— Солидолу вот выпросила. Смажу свою тележку солидольчиком — спасибо, казах один дал, — уложу на нее свое шмутье — и!.. — Она неопределенно махнула рукой, получилось так, что куда-то в направлении Ак-Жона.
Степка потупился, переступил босыми ногами — и бочком, бочком к двери, чувствуя, как горят уши. Пяткой шибанул в дверь, так и не взглянув больше на Клавдию. «Тоже мне — господь бог! — озлился Степка, чтобы на кого-то свалить свой стыд. — Что же это он, с каких пор воскрес, а что на земле делается — не знает?! Тогда какой же он всесильный!»
Дома у печки сидела Липа и выкладывала из мешка помятые безусые колоски. Выкладывала маленькими горсточками, будто от этого колосков станет больше. Посмотрела на пасынка, устало вздохнула. Егор бросил стричь Базылкана, смотрел на Липу и улыбался.
— Одно вранье, этот бог! — с порога сказал Степка. — Давайте лучше уедем обратно. К бабушке Домне. Или хотя бы в райцентр — все хлебные карточки будут!
Липа как опустила руку в мешок, так и замерла, уставилась на Степку.
— Ты что это, сынок? — не сразу сказал Егор. — Ты слыхала, Липа? Ну, чудо-юдо, весь в бабушку, в Домну Аверьяновну. — Он хохотнул, но хохоток у него получился невеселый.
Прошла и пасха, и троица, и уже спала вода в ручье, и крапивный лист стал широк, плотен и не давал того навара, и уже крапинчато забелели на пожогах пятицветья земляники, когда Егор встал на костыли. Выкидывая вперед ватно непослушные ноги, он выбирался на завалинку и, с непривычки щурясь на солнце, подолгу смотрел в одну сторону. Пел потихоньку:
Мальчик с мачехой работали в колхозе, на сенокосе. В понизовьях трава еще не шла в былку, набирала сок, и ее не трогали, а косогоры уже отцвели, начинали подергиваться желтоватой поволокой, и на них кипела горячая работа. Степка возил копны. К вечеру, намаянный, укачанный в седле, со слипающимися на ходу глазами, он приносил отцу заработок — миску прогорклой кужи, варева из пшеницы.
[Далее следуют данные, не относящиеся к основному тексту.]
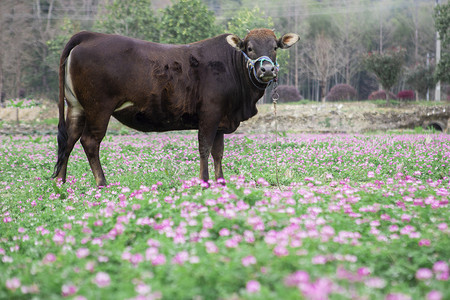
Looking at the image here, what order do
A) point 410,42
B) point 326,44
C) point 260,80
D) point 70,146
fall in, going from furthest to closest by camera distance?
1. point 410,42
2. point 326,44
3. point 70,146
4. point 260,80

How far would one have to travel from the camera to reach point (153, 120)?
20.0ft

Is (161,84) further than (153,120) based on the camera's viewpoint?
No

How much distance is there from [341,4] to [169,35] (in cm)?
5677

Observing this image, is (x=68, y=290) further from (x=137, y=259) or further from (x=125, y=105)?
(x=125, y=105)

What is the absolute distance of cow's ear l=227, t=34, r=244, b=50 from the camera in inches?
230

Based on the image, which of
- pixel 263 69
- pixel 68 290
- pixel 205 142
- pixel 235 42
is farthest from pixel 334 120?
pixel 68 290

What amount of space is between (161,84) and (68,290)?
3.96 metres

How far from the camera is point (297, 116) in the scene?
22.2 m

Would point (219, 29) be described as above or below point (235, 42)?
above

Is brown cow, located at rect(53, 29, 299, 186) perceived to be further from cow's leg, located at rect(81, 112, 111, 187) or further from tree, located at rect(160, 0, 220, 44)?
tree, located at rect(160, 0, 220, 44)

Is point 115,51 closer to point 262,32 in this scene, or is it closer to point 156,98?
point 156,98

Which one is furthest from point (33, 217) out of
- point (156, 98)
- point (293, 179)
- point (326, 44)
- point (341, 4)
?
point (341, 4)

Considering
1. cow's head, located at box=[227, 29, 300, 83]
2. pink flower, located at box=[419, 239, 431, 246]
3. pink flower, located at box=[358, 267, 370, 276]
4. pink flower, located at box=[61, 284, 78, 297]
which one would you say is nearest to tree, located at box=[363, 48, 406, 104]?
cow's head, located at box=[227, 29, 300, 83]

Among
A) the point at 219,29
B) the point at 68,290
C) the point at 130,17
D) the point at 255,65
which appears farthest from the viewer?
the point at 219,29
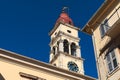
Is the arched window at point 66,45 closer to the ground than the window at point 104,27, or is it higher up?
higher up

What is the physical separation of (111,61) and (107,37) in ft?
5.91

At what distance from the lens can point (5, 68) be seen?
21953 mm

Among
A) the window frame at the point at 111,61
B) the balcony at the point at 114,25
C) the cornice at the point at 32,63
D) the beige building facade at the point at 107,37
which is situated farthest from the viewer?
the cornice at the point at 32,63

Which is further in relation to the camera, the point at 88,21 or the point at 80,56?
the point at 80,56

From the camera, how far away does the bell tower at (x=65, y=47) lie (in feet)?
153

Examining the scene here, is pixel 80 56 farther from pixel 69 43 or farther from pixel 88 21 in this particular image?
pixel 88 21

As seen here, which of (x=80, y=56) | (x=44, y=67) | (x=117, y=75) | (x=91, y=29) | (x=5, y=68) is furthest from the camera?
(x=80, y=56)

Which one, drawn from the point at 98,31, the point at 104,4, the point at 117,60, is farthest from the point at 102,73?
the point at 104,4

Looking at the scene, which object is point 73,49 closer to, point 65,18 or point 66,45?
point 66,45

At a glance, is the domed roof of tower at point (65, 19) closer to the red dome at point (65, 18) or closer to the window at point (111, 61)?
the red dome at point (65, 18)

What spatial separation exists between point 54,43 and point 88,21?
105 ft

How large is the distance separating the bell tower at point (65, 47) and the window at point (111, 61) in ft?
90.0

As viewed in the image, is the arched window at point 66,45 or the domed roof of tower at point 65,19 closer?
the arched window at point 66,45

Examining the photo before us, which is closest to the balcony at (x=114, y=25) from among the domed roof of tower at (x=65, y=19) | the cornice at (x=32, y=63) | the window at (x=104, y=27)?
the window at (x=104, y=27)
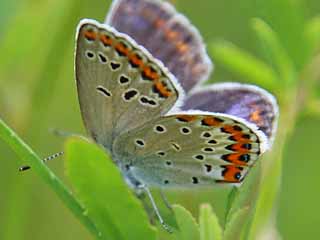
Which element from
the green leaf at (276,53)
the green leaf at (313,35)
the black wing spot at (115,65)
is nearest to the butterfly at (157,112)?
the black wing spot at (115,65)

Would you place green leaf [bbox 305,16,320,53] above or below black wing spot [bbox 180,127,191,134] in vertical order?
above

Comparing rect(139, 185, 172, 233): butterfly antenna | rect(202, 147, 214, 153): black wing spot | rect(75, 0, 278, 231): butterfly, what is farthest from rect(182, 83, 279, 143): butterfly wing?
rect(139, 185, 172, 233): butterfly antenna

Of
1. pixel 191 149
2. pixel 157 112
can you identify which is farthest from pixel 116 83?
pixel 191 149

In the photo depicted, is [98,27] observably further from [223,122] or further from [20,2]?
[20,2]

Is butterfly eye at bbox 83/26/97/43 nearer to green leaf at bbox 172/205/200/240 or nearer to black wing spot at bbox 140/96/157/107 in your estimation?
black wing spot at bbox 140/96/157/107

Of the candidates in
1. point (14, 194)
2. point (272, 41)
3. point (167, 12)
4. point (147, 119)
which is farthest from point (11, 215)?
point (272, 41)

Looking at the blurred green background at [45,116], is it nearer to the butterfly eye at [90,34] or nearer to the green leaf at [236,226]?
the butterfly eye at [90,34]
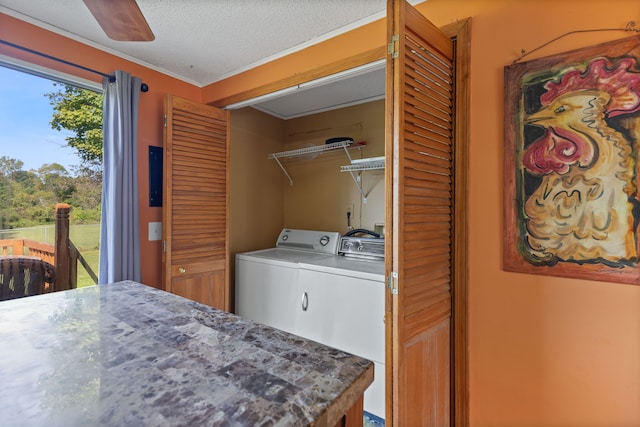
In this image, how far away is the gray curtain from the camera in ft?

Как бы мимоходом сообщал, что бригадир поставил ему еще одну палочку — трудодень. Про себя же Степка прикидывал, что скоро на эти трудодни они с Липой наймут лошадь и увезут отсюда отца.
А Егор, таясь сына и Липы, уже брал большую алюминиевую чашку и потихоньку-помаленьку, с роздыхами, скрипел самодельными ольховыми костылями к ручью, с каждым разом забираясь все выше — ближе к Ак-Жону, где стояли брошенные ранней весной бутары. Пробы были никудышными, и Егор смывал в ручей весь добытый касситерит, чтобы не оставалось никаких следов.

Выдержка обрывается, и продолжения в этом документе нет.